======== Excerto do documento
Desta decisão apelaram as AA para a Relação de Lisboa, mas sem sucesso, pois que aquele Tribunal, por acórdão de 21.10.2021, por unanimidade e sem fundamentação diferente, confirmou a sentença.

Ainda inconformadas, as AA interpuseram revista excepcional, com fundamento na alínea b) do nº 2 do art. 672º do CPC – estarem em causa interesses de particular relevância social – imputando ao acórdão erro de interpretação e de aplicação dos arts. 84º, 491º e 501º do CSC, e 145º-G do Regulamento Geral de Instituições de Crédito Sociedades Financeiras.

A revista foi admitida por acórdão da Formação prevista no nº 3 do art. 672º do CPC.

Ponderou-se no referido acórdão:

Esta Formação já foi confrontada com outros processos de revista excecional em que uma das questões aqui suscitada foi objeto de apreciação, mormente, na perspetiva de saber se a responsabilidade do BES perante os investidores lesados, seus clientes, se transmitiu para o Novo Banco.
================
▶ **Instrução escrita**:
Prolongue o excerto do acórdão sobre a revista excecional, a partir da última frase apresentada.
======== Dados registados
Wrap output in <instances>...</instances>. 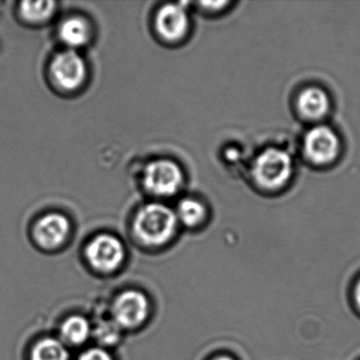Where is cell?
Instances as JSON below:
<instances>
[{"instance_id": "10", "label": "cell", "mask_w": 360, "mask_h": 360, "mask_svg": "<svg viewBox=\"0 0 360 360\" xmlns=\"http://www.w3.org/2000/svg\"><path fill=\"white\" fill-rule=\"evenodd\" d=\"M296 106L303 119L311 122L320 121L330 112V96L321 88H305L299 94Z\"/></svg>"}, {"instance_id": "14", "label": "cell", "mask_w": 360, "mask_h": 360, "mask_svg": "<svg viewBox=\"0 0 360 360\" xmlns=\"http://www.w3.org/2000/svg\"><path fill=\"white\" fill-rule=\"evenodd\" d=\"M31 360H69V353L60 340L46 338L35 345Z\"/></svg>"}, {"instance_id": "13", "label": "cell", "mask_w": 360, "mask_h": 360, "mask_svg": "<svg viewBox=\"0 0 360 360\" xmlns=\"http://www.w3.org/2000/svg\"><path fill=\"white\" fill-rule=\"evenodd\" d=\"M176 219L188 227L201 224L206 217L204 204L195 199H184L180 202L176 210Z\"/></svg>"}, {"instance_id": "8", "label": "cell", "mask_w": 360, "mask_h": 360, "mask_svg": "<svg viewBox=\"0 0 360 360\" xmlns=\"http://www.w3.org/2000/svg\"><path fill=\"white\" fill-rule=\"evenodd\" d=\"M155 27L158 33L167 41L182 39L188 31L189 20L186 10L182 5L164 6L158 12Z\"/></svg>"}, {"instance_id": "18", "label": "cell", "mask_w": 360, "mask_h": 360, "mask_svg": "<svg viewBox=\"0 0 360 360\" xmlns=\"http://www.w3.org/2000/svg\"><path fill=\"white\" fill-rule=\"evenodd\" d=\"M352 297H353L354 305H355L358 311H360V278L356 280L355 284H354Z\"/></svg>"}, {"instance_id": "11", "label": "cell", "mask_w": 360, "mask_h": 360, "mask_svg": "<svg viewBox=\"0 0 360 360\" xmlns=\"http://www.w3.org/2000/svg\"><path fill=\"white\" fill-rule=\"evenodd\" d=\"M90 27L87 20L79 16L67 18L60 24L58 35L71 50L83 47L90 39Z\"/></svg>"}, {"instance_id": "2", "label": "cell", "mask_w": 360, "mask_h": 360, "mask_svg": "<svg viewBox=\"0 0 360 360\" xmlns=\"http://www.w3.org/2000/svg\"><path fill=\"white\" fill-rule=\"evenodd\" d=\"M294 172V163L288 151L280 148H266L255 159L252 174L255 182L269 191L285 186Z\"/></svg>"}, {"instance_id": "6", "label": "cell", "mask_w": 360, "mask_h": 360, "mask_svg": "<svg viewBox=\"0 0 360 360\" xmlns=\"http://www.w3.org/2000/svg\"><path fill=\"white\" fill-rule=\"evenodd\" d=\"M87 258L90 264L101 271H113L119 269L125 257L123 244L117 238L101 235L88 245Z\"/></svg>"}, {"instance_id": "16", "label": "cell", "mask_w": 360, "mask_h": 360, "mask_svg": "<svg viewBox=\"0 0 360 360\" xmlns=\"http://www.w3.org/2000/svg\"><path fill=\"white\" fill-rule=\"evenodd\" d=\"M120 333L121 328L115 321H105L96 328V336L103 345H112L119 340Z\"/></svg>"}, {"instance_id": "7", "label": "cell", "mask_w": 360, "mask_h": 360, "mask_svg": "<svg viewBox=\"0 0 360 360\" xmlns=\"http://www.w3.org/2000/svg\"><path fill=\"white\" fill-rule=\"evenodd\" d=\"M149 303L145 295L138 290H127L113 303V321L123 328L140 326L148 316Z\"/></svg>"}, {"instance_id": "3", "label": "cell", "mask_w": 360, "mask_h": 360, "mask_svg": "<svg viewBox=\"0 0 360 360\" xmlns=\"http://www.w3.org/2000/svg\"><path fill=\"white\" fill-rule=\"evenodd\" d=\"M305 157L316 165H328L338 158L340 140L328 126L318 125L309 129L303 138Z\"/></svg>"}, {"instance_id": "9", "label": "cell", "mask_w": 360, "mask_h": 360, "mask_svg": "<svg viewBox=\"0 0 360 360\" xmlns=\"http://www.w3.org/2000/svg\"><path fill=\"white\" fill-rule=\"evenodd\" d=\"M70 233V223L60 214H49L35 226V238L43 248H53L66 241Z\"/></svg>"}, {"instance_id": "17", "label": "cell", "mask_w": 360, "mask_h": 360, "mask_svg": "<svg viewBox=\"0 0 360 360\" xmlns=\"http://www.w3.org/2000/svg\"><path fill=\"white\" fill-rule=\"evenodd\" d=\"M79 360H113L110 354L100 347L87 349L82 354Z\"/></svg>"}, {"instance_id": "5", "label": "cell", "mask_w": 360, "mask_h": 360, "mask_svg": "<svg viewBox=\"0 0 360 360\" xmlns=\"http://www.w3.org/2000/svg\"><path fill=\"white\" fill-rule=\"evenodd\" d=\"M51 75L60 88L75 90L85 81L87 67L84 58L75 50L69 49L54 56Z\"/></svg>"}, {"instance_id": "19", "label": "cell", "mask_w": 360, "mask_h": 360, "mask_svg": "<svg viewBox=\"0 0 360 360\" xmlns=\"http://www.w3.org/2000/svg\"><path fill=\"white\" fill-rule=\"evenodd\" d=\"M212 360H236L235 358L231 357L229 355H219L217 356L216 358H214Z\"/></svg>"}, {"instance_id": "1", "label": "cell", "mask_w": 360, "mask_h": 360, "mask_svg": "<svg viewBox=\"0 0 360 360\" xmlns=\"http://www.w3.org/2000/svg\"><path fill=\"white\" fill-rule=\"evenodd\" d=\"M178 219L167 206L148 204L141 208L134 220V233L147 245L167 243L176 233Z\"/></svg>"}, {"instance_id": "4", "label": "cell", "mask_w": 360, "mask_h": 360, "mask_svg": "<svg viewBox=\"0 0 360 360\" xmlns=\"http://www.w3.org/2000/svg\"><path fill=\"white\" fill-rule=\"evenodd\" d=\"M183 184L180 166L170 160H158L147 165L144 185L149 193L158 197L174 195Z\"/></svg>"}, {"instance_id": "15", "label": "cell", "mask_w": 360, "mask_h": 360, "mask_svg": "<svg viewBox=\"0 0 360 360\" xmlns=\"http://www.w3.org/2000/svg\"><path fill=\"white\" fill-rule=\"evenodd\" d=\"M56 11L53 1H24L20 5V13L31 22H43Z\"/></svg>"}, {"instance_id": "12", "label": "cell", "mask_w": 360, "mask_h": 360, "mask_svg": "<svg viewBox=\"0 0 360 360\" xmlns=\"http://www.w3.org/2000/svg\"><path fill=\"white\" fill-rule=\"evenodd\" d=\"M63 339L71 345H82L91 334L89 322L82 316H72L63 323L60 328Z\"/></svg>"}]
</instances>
================
▶ **Resposta à tarefa**:
No presente processo a questão é diversa - pretende-se indagar da responsabilidade do Fundo de Resolução por via da aplicação do regime societário - artigo 84.° do Código das Sociedades Comerciais - o que pode ser visto como uma questão não muito desenvolvida na jurisprudência e que se insere na mesma linha de questões suscitadas pela resolução do BES e que têm justificado a admissão excecional de vários recursos de revista1, pelo reflexo que a questão e a resposta pode trazer para a comunidade jurídica e para os tribunais e a intervenção clarificadora do STJ tem a virtualidade de se estender a outros casos idênticos, respeitando a interesses importantes da comunidade e valores que também se sobrepõem ao mero interesse das partes, o que se comprova pela conjunto vasto de processos submetidos ao Tribunal dos Conflitos e no qual a solução propugnada permite antever a pulverização de processos com semelhança ao dos presentes autos.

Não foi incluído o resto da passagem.